> **DATA FOR THE TASK**
# # # # #
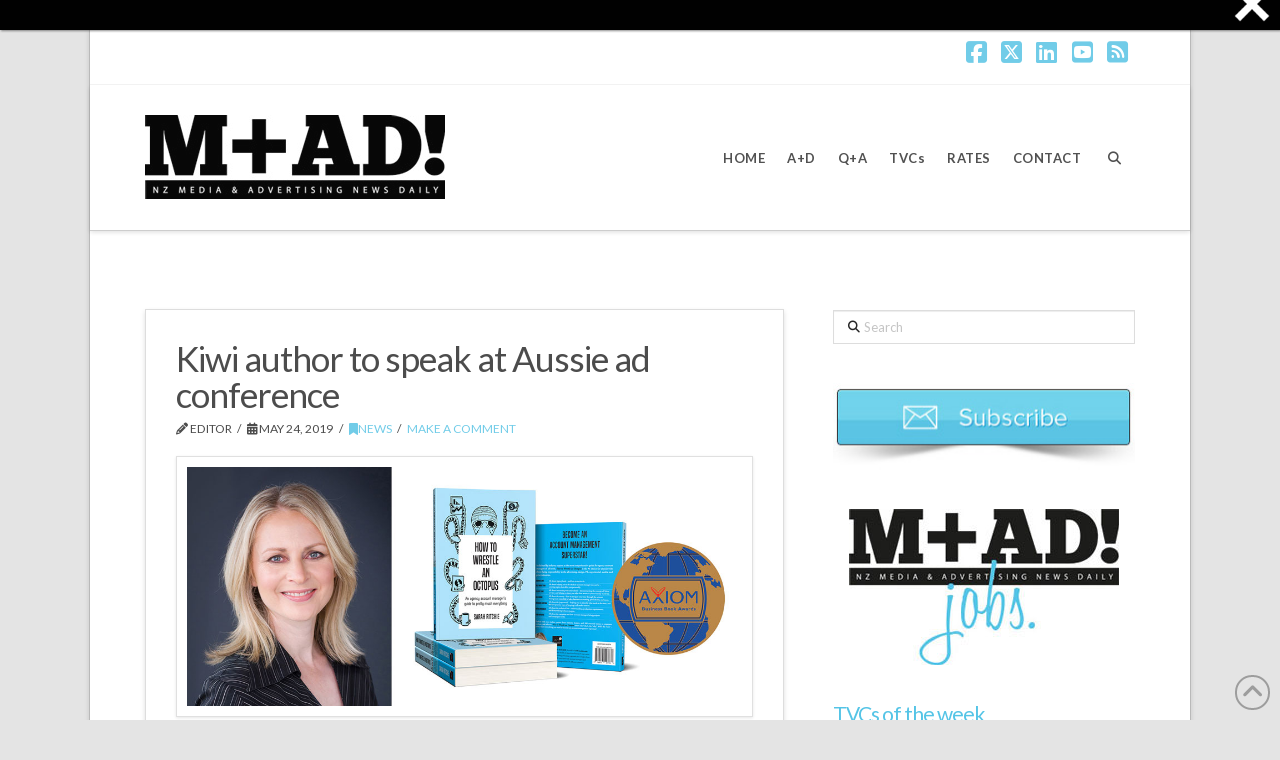

--- FILE ---
content_type: application/javascript; charset=UTF-8
request_url: https://maddailynz.disqus.com/count-data.js?2=https%3A%2F%2Fwww.mad-daily.com%2Fkiwi-author-to-speak-at-oz-ad-conference%2F
body_size: 308
content:
var DISQUSWIDGETS;

if (typeof DISQUSWIDGETS != 'undefined') {
    DISQUSWIDGETS.displayCount({"text":{"and":"and","comments":{"zero":"MAKE A COMMENT","multiple":"{num} Comments","one":"1 Comment"}},"counts":[{"id":"https:\/\/www.mad-daily.com\/kiwi-author-to-speak-at-oz-ad-conference\/","comments":0}]});
}

--- FILE ---
content_type: application/javascript
request_url: https://www.mad-daily.com/wp-content/plugins/custom-background/js/preload.js?ver=1.0.0
body_size: 692
content:
/*
 * jQuery preloadImages plugin
 * Version 0.1.1  (20/12/2007)
 * @requires jQuery v1.2.1+
 *
 * Dual licensed under the MIT and GPL licenses:
 * http://www.opensource.org/licenses/mit-license.php
 * http://www.gnu.org/licenses/gpl.html
 *
 * @name preloadImages
 * @type jQuery
 * @cat Plugins/Browser Tweaks
 * @author Blair McBride <blair@theunfocused.net>
*/

(function($) {
$.preloadImages = function(arr) {
	$.preloadImages.add(arr);

	queuedStop = false;
	startPreloading();
};

$.preloadImages.add = function(arr) {
	if(typeof(arr) == 'string') {
		$.preloadImages.imageQueue.push(arr);
		return;
	}

	if(arr.length < 1) return;

	for(var i = 0, numimgs = arr.length; i < numimgs; i++) {
		if(typeof(arr[i]) == 'string')
			$.preloadImages.imageQueue.push(arr[i]);
		else if(typeof(arr[i]) == 'object' && arr[i].length > 0)
			$.preloadImages.add(arr[i]);
	}
}

$.preloadImages.prepend = function() {
	if(typeof(arr) == 'string') {
		$.preloadImages.imageQueue.unshift(arr);
		return;
	}

	if(arr.length < 1) return;

	for(var i = numargs - 1; i >= 0; i--) {
		if(typeof(arr[i]) == 'string')
			$.preloadImages.imageQueue.unshift(arr[i]);
		else if(typeof(arr[i]) == 'object' && arr[i].length > 0)
			$.preloadImages.prepend(arr[i]);
	}
}

$.preloadImages.clear = function() {
	$.preloadImages.imageQueue = [];	
}

$.preloadImages.stop = function() {
	queuedStop = true;
}

$.preloadImages.start = function() {
	queuedStop = false;
	startPreloading();
}

$.preloadImages.imageQueue = [];



/* PRIVATE */
var isPreloading = false;
var queuedStop = false;

function startPreloading() {
	if(isPreloading)
		return;

	$(document.createElement('img')).bind('load', function() {
		if(queuedStop) {
			queuedStop = isPreloading = false;
			return;
		}
		isPreloading = true;
		if($.preloadImages.imageQueue.length > 0) {
			this.src = $.preloadImages.imageQueue.shift();
		} else
			isPreloading = false;
	}).trigger('load');
}


})(jQuery);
# # # # #
> **EXERCISE REQUIREMENTS**
Retype the listing exactly. Pictures do not belong in the copy.

> **TASK RESULT**
--- FILE ---
content_type: application/javascript; charset=UTF-8
request_url: https://maddailynz.disqus.com/count-data.js?2=https%3A%2F%2Fwww.mad-daily.com%2Fkiwi-author-to-speak-at-oz-ad-conference%2F
body_size: 308
content:
var DISQUSWIDGETS;

if (typeof DISQUSWIDGETS != 'undefined') {
    DISQUSWIDGETS.displayCount({"text":{"and":"and","comments":{"zero":"MAKE A COMMENT","multiple":"{num} Comments","one":"1 Comment"}},"counts":[{"id":"https:\/\/www.mad-daily.com\/kiwi-author-to-speak-at-oz-ad-conference\/","comments":0}]});
}

--- FILE ---
content_type: application/javascript
request_url: https://www.mad-daily.com/wp-content/plugins/custom-background/js/preload.js?ver=1.0.0
body_size: 692
content:
/*
 * jQuery preloadImages plugin
 * Version 0.1.1  (20/12/2007)
 * @requires jQuery v1.2.1+
 *
 * Dual licensed under the MIT and GPL licenses:
 * http://www.opensource.org/licenses/mit-license.php
 * http://www.gnu.org/licenses/gpl.html
 *
 * @name preloadImages
 * @type jQuery
 * @cat Plugins/Browser Tweaks
 * @author Blair McBride <blair@theunfocused.net>
*/

(function($) {
$.preloadImages = function(arr) {
	$.preloadImages.add(arr);

	queuedStop = false;
	startPreloading();
};

$.preloadImages.add = function(arr) {
	if(typeof(arr) == 'string') {
		$.preloadImages.imageQueue.push(arr);
		return;
	}

	if(arr.length < 1) return;

	for(var i = 0, numimgs = arr.length; i < numimgs; i++) {
		if(typeof(arr[i]) == 'string')
			$.preloadImages.imageQueue.push(arr[i]);
		else if(typeof(arr[i]) == 'object' && arr[i].length > 0)
			$.preloadImages.add(arr[i]);
	}
}

$.preloadImages.prepend = function() {
	if(typeof(arr) == 'string') {
		$.preloadImages.imageQueue.unshift(arr);
		return;
	}

	if(arr.length < 1) return;

	for(var i = numargs - 1; i >= 0; i--) {
		if(typeof(arr[i]) == 'string')
			$.preloadImages.imageQueue.unshift(arr[i]);
		else if(typeof(arr[i]) == 'object' && arr[i].length > 0)
			$.preloadImages.prepend(arr[i]);
	}
}

$.preloadImages.clear = function() {
	$.preloadImages.imageQueue = [];	
}

$.preloadImages.stop = function() {
	queuedStop = true;
}

$.preloadImages.start = function() {
	queuedStop = false;
	startPreloading();
}

$.preloadImages.imageQueue = [];



/* PRIVATE */
var isPreloading = false;
var queuedStop = false;

function startPreloading() {
	if(isPreloading)
		return;

	$(document.createElement('img')).bind('load', function() {
		if(queuedStop) {
			queuedStop = isPreloading = false;
			return;
		}
		isPreloading = true;
		if($.preloadImages.imageQueue.length > 0) {
			this.src = $.preloadImages.imageQueue.shift();
		} else
			isPreloading = false;
	}).trigger('load');
}


})(jQuery);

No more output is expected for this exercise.